Gravel  deposited in an ancient streambed.  Could the latest discovery be related to the finding of organic materials?   Photo credit NASA/JPL-Caltech

John Grotzinger, principal investigator for the Mars mission, is uncharacteristically non-specific about what he terms as an “earth-shaking” discovery.  By way of explanation, he said the findings have come from the Sample Analysis at Mars (SAM) instruments which have begun analyzing the first soil samples in its onboard laboratory.

“This data is gonna be one for the history books,” he elaborated.  “We’re getting data from SAM as we sit here and speak, and the data looks really interesting.  The science team is busily chewing away on it as it comes down.”

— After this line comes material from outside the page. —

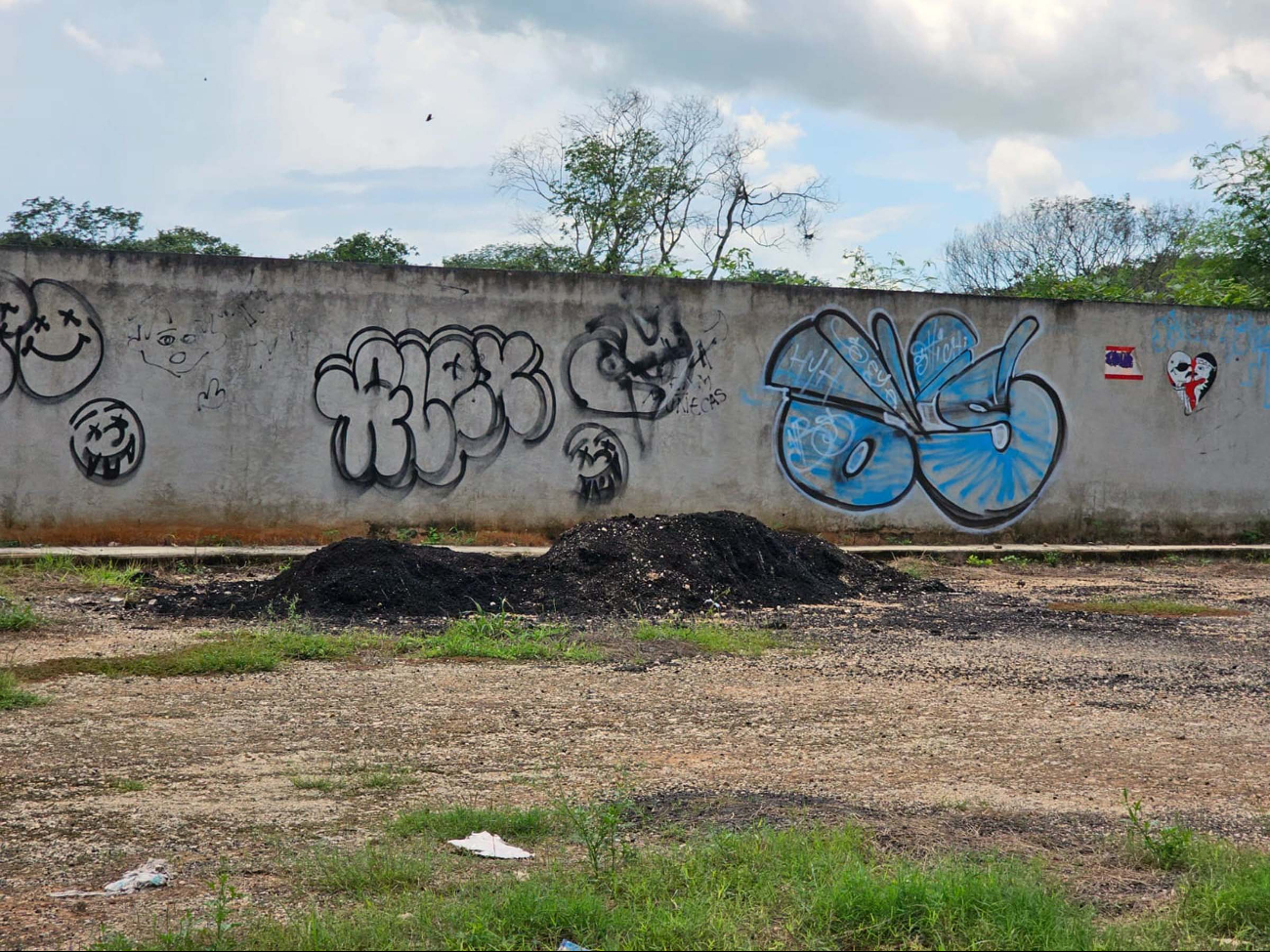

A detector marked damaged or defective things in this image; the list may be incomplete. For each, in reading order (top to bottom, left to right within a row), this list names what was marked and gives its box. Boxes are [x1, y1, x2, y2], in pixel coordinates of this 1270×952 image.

burnt debris pile [158, 512, 930, 621]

In early October, the mission announced that Curiosity had found evidence for a “fast-moving stream up to hip-deep” on a plain called Aeolis Palus within the Gale Crater where it’s currently roving.  This information is consistent with earlier orbital observations of an ancient channel cutting through Gale Crater’s rim, leaving behind an alluvial fan of streambed gravel.

Curiosity rover near “Rocknest,” a patch of wind-deposited soil that’s the target for the first scooping activity.  Photo credit NASA/JPL-Caltech

For the last few weeks, the rover has been scooping samples from a sandy ridge called “Rocknest,” shaking and dumping the soil grains into its SAM and Chemistry and Mineralogy (CheMin) instruments.

There’s a strong possibility that organics have been found because that’s one of the primary missions of the project.  Also, the JPL mission site states that one of SAM’s objectives is to address “. . . carbon chemistry through a search for organic compounds, the chemical state of light elements other than carbon, and isotopic tracers of planetary change.”

If organics were found, it would be an important piece of evidence showing that the Red Planet was once more like Earth than it is today.

But we’ll have to wait a few weeks until the results are analyzed, checked, reanalyzed and rechecked again until scientists are certain about what they’ve discovered.

Perhaps they’re being extra cautious after having hinted at the presence of methane on Mars, only to find that the methane present came from Earth—the analyzing instrument needed to be flushed out before Martian air could be properly analyzed.